For several days every month, darkness descends upon me and sends me into retreat. It’s a Doom-and-Gloom, “destroy all the progress!” place. I become my own worst enemy. I want to quit everything; creativity does not live here. Light is absent.

It’s a battle with myself not to do anything I will regret.

I know this is a completely biological experience. I know when it happens and how it will happen, and yet, it takes me by surprise each time. I wonder why it feels like the world hates me, why I can’t catch a break, why everyone is totally and absolutely ignoring me. I binge on Netflix and self-pity, hoping to be inspired by some fictional character’s many (MANY!) woes. In that “Eh, at least my life isn’t THAT bad!” kind of way. But more than anything, I am surprised by what a loser I feel like.

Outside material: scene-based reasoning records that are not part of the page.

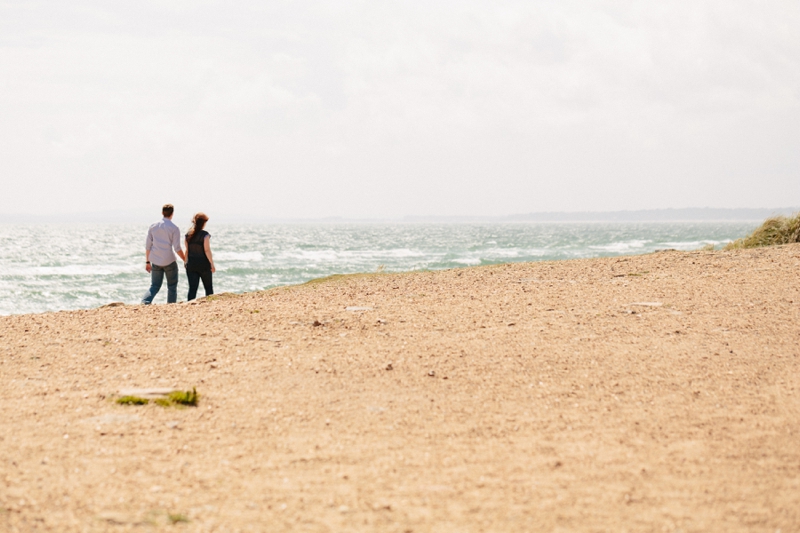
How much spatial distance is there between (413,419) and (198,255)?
25.1 feet

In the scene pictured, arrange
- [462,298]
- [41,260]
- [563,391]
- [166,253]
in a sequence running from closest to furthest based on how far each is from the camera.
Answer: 1. [563,391]
2. [462,298]
3. [166,253]
4. [41,260]

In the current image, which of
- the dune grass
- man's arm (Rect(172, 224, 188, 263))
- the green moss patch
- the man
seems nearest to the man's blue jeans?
the man

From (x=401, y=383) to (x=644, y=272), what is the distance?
7.20 metres

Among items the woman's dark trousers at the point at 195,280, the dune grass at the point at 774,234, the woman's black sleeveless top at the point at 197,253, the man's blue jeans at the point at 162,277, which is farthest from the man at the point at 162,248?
the dune grass at the point at 774,234

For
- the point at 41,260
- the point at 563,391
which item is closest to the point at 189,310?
the point at 563,391

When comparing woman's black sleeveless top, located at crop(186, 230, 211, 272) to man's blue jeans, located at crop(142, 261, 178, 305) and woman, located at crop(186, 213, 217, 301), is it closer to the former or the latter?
woman, located at crop(186, 213, 217, 301)

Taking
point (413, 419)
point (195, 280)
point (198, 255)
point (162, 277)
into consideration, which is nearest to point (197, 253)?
point (198, 255)

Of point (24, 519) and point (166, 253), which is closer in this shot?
point (24, 519)

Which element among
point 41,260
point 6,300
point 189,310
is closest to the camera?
point 189,310

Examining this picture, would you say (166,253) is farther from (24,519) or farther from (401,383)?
(24,519)

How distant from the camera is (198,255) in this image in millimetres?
11406

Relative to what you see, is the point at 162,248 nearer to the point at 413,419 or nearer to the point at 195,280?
the point at 195,280

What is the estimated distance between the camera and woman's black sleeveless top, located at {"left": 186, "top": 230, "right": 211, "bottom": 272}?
1133 cm

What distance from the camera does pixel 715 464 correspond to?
4.00 meters
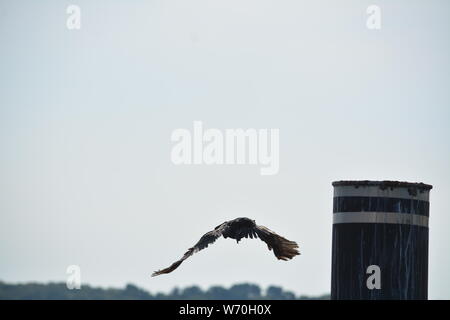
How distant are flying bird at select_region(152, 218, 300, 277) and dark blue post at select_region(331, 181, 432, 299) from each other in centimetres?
482

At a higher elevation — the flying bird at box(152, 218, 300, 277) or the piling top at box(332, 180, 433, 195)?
the piling top at box(332, 180, 433, 195)

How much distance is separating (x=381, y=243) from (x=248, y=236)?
6566 millimetres

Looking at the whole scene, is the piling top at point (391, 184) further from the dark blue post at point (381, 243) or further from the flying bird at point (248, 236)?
the flying bird at point (248, 236)

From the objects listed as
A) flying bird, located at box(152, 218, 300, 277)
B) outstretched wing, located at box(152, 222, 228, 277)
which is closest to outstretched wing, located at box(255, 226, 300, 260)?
flying bird, located at box(152, 218, 300, 277)

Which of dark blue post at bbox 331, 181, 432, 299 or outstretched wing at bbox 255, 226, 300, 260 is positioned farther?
outstretched wing at bbox 255, 226, 300, 260

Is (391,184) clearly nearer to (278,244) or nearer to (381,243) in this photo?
(381,243)

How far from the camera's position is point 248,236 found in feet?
174

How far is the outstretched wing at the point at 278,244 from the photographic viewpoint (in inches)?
2066

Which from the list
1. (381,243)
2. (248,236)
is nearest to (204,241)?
(248,236)

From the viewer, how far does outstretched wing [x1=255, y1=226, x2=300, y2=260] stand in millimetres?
52469

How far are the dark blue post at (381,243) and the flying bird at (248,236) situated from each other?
482cm

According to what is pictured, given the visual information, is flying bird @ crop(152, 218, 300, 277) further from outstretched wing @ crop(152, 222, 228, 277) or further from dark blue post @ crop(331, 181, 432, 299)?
dark blue post @ crop(331, 181, 432, 299)
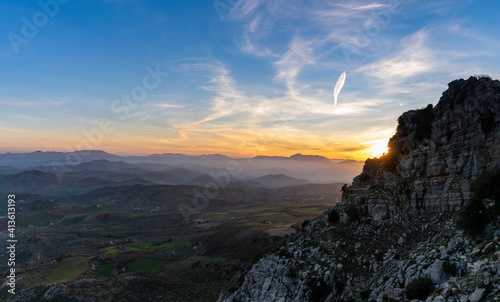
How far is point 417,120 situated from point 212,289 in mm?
50428

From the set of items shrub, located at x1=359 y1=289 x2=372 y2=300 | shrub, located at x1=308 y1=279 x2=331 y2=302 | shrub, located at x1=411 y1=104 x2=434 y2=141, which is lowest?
shrub, located at x1=308 y1=279 x2=331 y2=302

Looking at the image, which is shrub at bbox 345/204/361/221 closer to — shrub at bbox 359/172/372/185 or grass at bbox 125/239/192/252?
shrub at bbox 359/172/372/185

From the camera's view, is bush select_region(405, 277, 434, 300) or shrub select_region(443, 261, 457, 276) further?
bush select_region(405, 277, 434, 300)

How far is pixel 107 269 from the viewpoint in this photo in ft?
280

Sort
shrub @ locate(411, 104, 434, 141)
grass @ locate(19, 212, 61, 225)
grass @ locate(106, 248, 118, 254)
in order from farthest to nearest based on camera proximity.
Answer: grass @ locate(19, 212, 61, 225)
grass @ locate(106, 248, 118, 254)
shrub @ locate(411, 104, 434, 141)

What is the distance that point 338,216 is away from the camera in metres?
39.9

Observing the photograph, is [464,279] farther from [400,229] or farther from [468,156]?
[468,156]

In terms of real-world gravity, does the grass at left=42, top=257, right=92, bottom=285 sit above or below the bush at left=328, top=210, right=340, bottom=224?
below

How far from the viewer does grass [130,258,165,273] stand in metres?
82.4

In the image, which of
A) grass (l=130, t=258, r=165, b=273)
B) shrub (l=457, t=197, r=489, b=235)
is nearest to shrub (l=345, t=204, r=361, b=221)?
shrub (l=457, t=197, r=489, b=235)

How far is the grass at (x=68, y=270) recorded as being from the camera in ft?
249

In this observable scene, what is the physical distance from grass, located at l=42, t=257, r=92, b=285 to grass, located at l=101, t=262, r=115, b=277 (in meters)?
5.50

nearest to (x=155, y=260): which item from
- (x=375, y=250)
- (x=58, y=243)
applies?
(x=58, y=243)

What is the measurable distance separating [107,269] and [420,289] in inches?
3746
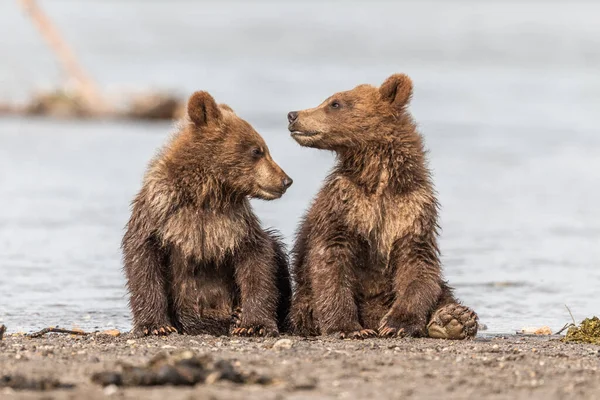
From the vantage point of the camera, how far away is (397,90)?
9430 millimetres

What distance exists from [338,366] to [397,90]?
2.98 m

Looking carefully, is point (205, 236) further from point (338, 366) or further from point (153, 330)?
point (338, 366)

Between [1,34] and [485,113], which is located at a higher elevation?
[1,34]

That every decision I have ever made is stupid, stupid, stupid, and who do I think I am anyway? Doom-and-Gloom is not a very kind time.

But often, right smack in the middle of this darkness, I can see more clearly all the things that have been muddled. I can see past the to-do list and the distractions, straight on into blunt clarity. I hate the darkness, but I also embrace it for what it shows me.

Today, my girl and I drove near about an hour to the DMV to take the final step to secure her driver’s license. We drove farther than we needed to avoid the extra long wait at a closer location (it still pans out better to drive the distance), but I was looking forward to it. I have made this journey with each of my children for testing, and I have loved the time alone, to talk, to laugh, to lecture on the topic of safety. Nothing warms a mother’s heart more than a captive audience. But we always have amazing talks.

After, she and I had lunch, and in the middle of sharing a decadent dessert, I felt my heart beat faster (not just from the sugar) as I was reminded yet again: this is the good life.

This is the light.

She made me laugh out loud in the middle of Target, and then cry a little as she pulled away in my car on her first solo drive (to work…only a few miles away…but still!). In the same breath where I whispered, “Keep her safe, Lord,” I said, “Thank you for the darkness so that I can better appreciate the light.”

At the end of a long week of darkness, light shined through in the same way it so often does – through the beauty that is my life with my children, my husband, my family and my friends. In the darkness, they were all still there, waiting for me to re-emerge and shine again too. In all the ways I can beat myself up in the darkness, the light builds me back up again. I am loved and loving and whole again.

The light lives inside me and all the moments I am part of. It lives in the work I get to do and the people I get to meet, but it does not live in the over-scheduled, meaningless nonsense that I allow in. This week, in the middle of feeling lost and down, I also saw where I can fill in the shadows, and which doors needed to be closed. More, I was reminded that the bandwagon way doesn’t have to be my way. My light shines best – in me and around me – when I march to the beat of my own drum.